Published: Monday, January 7, 2008 at 6:01 a.m.
Last Modified: Monday, January 7, 2008 at 12:00 a.m.

Sarah Hall's future is incredibly bright.

Last year, Sarah graduated from Gainesville High School's Academy of Health Professions, a career magnet program for students who want to work in the health care field. Thanks to that program she graduated with both a high school diploma and state certification as a nursing assistant, which she'll be able to put to good use when she goes to work next summer.

She also left high school with six college credits under her belt, which means she'll need less time and money to graduate from the nursing program at Florida International University, where she is currently enrolled as an honors student. Best of all, she found herself well-prepared for the rigors of her college classes.

"So far college has been a piece of cake," she said recently. "I already know a lot of the content while the other students are having to start from scratch."

Sarah's story highlights the benefits of Alachua County's extensive career and technical magnet programs. More than 1,000 local high school students are getting a head start on their futures through one of the district's career academies. They're learning to care for livestock, run a business and respond to medical emergencies. They're learning to take care of children, prepare restaurant dishes and build homes. Whatever their area of interest, these students are developing highly marketable job skills while working toward their high school diplomas.

Career education in Alachua County is not what many of us remember when we were in school. Most of Alachua County's magnet program students are headed for college once they graduate, and many of them will have earned college credits and/or scholarships in addition to their high school diplomas.

Hands-on, practical learning activities are a big part of each career academy's curriculum, both in the classroom and in the community. Thanks to partnerships with local businesses, Alachua County students are able to work in their chosen field during the school year or over the summer, gaining valuable experience that looks very good on a job or college application.
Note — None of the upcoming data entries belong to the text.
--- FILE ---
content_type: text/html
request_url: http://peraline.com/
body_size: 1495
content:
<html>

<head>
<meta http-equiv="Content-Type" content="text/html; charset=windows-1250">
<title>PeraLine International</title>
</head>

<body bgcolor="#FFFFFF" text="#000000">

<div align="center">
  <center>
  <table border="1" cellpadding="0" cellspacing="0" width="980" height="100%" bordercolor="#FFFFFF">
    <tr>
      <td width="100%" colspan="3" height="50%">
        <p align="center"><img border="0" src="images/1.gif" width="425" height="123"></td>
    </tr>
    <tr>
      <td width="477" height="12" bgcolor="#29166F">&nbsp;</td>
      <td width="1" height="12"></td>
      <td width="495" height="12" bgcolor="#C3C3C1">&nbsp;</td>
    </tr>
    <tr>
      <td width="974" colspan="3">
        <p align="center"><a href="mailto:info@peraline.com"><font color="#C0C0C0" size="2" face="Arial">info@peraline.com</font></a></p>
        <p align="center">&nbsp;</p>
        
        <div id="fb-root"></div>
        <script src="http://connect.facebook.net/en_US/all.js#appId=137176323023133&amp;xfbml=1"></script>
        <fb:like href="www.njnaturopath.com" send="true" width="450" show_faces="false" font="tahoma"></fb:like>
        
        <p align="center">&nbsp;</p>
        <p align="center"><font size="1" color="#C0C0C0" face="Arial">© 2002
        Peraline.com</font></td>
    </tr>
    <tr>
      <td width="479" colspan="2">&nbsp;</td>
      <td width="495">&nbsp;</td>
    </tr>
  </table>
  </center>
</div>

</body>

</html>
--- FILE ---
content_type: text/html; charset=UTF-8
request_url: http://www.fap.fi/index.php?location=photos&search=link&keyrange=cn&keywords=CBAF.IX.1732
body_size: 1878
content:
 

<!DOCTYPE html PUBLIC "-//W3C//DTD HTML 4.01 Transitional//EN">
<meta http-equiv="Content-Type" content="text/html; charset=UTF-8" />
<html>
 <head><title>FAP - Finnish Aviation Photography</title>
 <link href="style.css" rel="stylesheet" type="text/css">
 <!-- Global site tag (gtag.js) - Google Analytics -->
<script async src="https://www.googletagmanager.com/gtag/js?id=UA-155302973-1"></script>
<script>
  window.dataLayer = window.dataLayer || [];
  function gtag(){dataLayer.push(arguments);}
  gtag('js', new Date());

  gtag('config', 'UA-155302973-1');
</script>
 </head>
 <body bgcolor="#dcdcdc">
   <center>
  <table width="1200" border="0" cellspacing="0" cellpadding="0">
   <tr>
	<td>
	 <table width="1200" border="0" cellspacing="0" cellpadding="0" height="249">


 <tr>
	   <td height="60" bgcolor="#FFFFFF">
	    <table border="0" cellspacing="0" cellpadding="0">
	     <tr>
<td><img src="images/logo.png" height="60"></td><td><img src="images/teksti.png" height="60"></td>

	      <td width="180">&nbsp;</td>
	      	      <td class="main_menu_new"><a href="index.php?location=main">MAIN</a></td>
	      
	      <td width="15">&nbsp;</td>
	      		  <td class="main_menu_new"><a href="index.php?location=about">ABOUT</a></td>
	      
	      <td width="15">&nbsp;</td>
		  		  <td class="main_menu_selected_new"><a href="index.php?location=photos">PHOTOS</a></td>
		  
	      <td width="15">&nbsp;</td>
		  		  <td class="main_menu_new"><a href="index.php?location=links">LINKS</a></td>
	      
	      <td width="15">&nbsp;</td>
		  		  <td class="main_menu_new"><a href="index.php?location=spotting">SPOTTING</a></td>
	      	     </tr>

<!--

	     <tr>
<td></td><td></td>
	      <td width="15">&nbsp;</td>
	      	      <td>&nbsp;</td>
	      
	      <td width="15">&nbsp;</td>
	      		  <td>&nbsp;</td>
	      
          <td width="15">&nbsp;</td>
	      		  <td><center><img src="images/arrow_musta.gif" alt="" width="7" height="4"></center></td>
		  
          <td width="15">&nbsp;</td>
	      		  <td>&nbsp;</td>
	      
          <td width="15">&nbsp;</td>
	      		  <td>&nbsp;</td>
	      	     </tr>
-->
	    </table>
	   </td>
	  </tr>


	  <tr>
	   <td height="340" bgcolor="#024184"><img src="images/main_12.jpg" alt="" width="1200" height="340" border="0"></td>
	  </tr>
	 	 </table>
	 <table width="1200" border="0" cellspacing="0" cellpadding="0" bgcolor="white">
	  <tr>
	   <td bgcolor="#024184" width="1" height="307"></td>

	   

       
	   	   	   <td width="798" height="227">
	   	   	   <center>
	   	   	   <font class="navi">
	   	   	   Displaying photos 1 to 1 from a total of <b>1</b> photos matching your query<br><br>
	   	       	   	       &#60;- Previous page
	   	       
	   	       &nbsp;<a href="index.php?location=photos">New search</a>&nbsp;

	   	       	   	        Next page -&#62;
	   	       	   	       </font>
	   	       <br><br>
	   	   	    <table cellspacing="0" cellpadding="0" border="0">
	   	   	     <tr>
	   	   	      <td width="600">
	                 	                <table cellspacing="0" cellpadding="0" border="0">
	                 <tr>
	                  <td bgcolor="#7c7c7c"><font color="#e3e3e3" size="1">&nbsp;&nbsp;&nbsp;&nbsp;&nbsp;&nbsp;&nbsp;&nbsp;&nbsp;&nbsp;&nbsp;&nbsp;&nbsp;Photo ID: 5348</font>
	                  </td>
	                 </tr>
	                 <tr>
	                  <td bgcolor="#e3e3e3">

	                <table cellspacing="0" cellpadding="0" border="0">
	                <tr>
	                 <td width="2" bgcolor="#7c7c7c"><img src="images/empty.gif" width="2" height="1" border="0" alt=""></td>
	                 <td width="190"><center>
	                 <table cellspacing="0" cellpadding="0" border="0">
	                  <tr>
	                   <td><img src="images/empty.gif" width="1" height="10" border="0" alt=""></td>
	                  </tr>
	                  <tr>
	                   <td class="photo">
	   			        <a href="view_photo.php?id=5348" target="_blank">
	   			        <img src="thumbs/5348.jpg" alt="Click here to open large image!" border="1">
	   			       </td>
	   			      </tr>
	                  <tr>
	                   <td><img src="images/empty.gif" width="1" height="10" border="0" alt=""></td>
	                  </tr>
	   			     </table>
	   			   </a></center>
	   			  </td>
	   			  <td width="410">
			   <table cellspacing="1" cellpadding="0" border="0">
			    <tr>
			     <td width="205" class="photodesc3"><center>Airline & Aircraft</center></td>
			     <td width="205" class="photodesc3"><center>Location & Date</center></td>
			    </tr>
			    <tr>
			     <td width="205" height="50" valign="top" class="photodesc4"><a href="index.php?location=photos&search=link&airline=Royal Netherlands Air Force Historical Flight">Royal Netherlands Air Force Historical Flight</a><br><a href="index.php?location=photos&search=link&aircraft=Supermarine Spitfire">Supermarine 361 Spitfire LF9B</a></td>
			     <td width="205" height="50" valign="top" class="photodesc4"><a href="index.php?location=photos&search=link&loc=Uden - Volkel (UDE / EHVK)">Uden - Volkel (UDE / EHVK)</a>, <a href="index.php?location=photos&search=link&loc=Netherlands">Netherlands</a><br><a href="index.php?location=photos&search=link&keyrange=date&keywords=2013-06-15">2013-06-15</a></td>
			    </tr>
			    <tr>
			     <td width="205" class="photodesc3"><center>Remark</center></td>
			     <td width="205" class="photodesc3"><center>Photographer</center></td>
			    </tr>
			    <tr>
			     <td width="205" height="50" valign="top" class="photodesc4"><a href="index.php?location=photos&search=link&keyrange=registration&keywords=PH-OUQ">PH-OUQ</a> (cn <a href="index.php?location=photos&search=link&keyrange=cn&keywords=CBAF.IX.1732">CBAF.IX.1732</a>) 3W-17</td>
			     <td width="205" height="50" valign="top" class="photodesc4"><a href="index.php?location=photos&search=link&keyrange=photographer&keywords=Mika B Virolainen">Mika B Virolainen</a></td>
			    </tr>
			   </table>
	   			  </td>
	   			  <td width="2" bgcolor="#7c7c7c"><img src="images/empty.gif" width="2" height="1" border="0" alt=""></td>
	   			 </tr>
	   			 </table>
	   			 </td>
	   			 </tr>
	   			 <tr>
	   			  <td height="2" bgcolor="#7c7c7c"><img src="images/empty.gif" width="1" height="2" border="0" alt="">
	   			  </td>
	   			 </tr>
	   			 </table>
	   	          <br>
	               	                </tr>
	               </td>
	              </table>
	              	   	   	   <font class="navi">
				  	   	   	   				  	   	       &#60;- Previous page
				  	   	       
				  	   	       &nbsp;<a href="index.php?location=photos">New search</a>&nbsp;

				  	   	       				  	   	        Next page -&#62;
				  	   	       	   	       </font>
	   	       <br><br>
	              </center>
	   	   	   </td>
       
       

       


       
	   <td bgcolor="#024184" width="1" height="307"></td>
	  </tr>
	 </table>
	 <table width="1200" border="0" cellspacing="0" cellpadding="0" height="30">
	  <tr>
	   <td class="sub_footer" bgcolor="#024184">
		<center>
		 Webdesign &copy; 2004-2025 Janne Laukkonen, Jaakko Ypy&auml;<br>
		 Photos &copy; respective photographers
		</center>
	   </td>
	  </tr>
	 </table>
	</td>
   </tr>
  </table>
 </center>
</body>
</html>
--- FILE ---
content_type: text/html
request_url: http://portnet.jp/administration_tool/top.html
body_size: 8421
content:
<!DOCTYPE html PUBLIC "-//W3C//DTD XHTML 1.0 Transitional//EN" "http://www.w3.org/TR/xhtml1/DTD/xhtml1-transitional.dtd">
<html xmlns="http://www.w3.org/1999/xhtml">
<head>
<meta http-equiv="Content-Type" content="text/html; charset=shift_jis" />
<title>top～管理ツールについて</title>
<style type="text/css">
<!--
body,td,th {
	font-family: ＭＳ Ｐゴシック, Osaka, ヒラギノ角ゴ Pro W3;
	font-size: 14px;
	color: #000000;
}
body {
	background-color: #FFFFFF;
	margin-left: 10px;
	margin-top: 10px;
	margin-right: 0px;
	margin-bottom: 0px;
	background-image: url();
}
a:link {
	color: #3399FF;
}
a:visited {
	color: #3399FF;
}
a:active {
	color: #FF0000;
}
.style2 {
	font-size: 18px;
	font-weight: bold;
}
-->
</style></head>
And like Sarah, many students are also able to earn certification in their chosen field while they're still in high school, meaning they can move straight into the workplace even while working toward a college degree.

Parents and students will have an opportunity to learn more about the many educational opportunities available in Alachua County during the district's upcoming Career Academy Forum. The forum will be held at Buchholz High School on Thursday, Jan. 10, from 7 to 8 p.m. Representatives from all of the career academies will be at the forum with displays and information about their programs.

The academies will also hold open houses between mid-January and early February so that students and their families can visit in person. A full schedule and a description of all the academies are available on the district's Web site at www.sbac.edu or by calling the Department of Career and Technical Education at 955-7600.

As incoming high school students and their parents consider whether a career academy magnet is the right choice, Sarah Hall has an excellent piece of advice: "It's never too soon to think about what you want to do with the rest of your life."

Shannon Ritter is director of Career and Technical Education for Alachua County public schools.